Margarete Gröwel (14 August 1899 – 20 January 1979) was a German teacher who became a politician (DZP, CDU). Later, in 1953, she became the first woman to serve in the German consular service in Houston.

==Life==

===Early years===
Margarete Gröwel was born in Hamburg. She qualified as a teacher and taught at a Catholic school for boys in the city's St. Georg quarter. After the Catholic schools in Hamburg were closed down, in 1934, she enrolled as a student at University of Hamburg where she studied Philology, History, Ethnology and Philosophy. She progressed with her studies and in 1937 received a doctorate, for which she was supervised by the ethnographer-anthropologist Georg Thilenius. Her dissertation concerned the education problems of "Indian" (Native American) children in the United States. After passing the necessary further exams she worked in a teacher training college and at a secondary school in Hamburg.

===Public service===
As a young woman during the Weimar years Gröwel was engaged in charitable and women's social welfare associations. She was also politically engaged, joining the catholic Centre Party in 1921 or 1924. An influential political mentor was Hedwig Fuchs. During the years before 1933 she was active in Hamburg within the Association for German cultural relations abroad ("Verein für Deutsche Kulturbeziehungen im Ausland" / VDA), the Windhorst League ("Windthorstbund") and the Catholic German Teachers' League ("Verein der katholischen deutschen Lehrerinnen" / VKDL). In 1939 she switched from the VKDL to the National Socialist Teachers League ("Nationalsozialistische Lehrerbund" / NSLB). (Although membership of the NSLB was not compulsory, it had by this time become in practical terms the only permitted association representing teachers.)
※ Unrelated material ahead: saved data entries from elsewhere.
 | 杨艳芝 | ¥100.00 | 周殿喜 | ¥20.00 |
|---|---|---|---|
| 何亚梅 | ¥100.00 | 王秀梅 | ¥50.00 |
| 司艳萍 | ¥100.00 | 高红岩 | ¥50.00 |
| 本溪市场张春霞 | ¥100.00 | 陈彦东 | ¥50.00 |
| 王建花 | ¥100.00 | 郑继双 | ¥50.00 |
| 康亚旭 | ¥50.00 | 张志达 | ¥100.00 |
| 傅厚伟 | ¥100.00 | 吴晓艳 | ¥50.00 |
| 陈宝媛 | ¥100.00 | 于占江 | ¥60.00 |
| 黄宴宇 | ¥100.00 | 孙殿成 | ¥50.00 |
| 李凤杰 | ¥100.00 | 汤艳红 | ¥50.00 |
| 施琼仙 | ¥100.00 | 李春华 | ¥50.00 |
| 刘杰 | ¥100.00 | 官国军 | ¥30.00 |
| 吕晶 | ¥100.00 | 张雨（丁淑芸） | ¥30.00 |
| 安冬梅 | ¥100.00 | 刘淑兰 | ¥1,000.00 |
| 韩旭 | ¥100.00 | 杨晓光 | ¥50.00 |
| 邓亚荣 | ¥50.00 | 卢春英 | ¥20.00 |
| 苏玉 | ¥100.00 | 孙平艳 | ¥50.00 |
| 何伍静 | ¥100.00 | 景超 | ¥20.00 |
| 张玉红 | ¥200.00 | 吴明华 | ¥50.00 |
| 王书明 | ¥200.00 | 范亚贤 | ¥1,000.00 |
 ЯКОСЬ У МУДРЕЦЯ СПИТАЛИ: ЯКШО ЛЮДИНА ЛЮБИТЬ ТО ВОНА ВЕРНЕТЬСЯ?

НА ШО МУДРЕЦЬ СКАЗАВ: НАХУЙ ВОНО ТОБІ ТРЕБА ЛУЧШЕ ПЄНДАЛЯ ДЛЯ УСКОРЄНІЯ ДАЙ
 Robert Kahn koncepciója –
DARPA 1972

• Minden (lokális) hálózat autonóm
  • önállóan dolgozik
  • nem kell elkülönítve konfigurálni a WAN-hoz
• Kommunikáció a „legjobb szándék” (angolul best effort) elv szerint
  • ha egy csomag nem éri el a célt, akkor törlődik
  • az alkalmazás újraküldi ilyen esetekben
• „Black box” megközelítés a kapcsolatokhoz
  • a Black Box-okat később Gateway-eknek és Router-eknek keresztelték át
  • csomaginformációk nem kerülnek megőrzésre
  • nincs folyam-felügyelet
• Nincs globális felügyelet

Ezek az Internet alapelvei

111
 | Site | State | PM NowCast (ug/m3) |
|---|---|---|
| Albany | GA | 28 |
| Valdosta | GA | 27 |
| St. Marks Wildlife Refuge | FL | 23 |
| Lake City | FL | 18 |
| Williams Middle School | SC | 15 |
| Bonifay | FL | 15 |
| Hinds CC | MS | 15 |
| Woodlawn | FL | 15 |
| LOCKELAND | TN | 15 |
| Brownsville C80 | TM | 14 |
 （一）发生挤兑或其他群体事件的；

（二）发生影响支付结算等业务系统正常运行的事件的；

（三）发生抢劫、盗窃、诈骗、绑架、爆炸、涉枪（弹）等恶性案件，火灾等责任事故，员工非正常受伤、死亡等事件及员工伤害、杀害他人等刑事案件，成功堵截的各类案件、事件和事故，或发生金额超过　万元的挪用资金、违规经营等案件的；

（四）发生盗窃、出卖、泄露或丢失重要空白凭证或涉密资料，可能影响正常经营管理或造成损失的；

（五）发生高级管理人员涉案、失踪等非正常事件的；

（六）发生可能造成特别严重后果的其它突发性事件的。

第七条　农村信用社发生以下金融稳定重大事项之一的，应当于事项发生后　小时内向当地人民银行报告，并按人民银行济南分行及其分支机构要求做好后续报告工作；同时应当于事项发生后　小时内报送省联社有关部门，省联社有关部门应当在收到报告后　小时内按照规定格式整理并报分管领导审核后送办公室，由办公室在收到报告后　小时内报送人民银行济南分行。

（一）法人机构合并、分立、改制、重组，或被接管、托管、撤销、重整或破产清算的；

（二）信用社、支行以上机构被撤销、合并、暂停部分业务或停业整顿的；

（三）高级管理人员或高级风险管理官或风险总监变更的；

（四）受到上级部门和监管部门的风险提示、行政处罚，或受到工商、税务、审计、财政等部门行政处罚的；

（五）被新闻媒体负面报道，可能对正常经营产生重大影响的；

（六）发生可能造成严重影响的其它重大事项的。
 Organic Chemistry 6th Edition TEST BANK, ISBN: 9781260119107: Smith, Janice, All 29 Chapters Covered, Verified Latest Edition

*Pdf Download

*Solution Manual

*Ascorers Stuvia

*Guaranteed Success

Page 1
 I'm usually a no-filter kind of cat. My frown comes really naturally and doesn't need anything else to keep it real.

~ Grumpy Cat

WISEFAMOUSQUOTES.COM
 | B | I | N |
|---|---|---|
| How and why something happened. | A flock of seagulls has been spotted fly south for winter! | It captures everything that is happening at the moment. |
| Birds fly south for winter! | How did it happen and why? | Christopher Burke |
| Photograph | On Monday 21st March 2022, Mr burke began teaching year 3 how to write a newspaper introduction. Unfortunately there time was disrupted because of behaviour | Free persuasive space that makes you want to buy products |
Active participation in quasi-political associations during the Weimar years evidently placed Margarete Gröwel on a list of potential government targets. The failed assassination attempt against Hitler was followed by a mass-roundup of people identified as anti-Nazis. The overwhelming majority of those arrested in what came to be known as "Aktion Gitter" had been active as members or supporters of the Communist or Social Democratic Party during the Weimar years. A handful had not. There is no indication in the sources that Gröwel was ever a Communist or a Socialist (or a Nazi), but during August 1944 she was one of approximately five thousand people arrested. She was taken to the concentration camp at Fuhlsbüttel on the north side of the city centre. However, she was released on 29 August 1944.

===Postwar politics===
War ended in May 1945, leaving Hamburg in the British occupation zone (after May 1949 part of the Federal Republic of (West) Germany). There was a widespread view that it was the failure of the traditional political parties to present a united front that had enabled populist politicians to take power in 1933, and the Christian Democratic Union (CDU) was created in 1945 to embrace the entire palette of centrist and moderate right-wing political traditions. In Hamburg Margarete Gröwel was a co-founder. She became a deputy president (and chair of the Women's Committee) in the new party in the British zone. At the party's first national conference, held in Goslar in 1950, she was elected a member of the party's national executive.

Locally, during the early postwar years she took a job at the library attached to the Hamburg Museum of Ethnology, where her former tutor Georg Thilenius had been the director for three decades till 1935. She was politically active locally as a member of the city council, and as president of the city's cultural commission closely involved in negotiations over cultural matters with Ascan Klée Gobert and Gerd Bucerius.

===Beyond politics===
In 1953 she married the Austrian engineer Maximilian Sztollar, after which her name became Margareta Sztollar-Gröwel. This coincided with the conclusion of her direct political involvement, and she joined the West German consular office in Houston, Texas, the first woman ever to do so. She worked to develop commercial relations between West Germany and the American south. After her return from Houston she took on the same function closer to home, at Liège in Belgium, where she was posted between 1962 and 1964.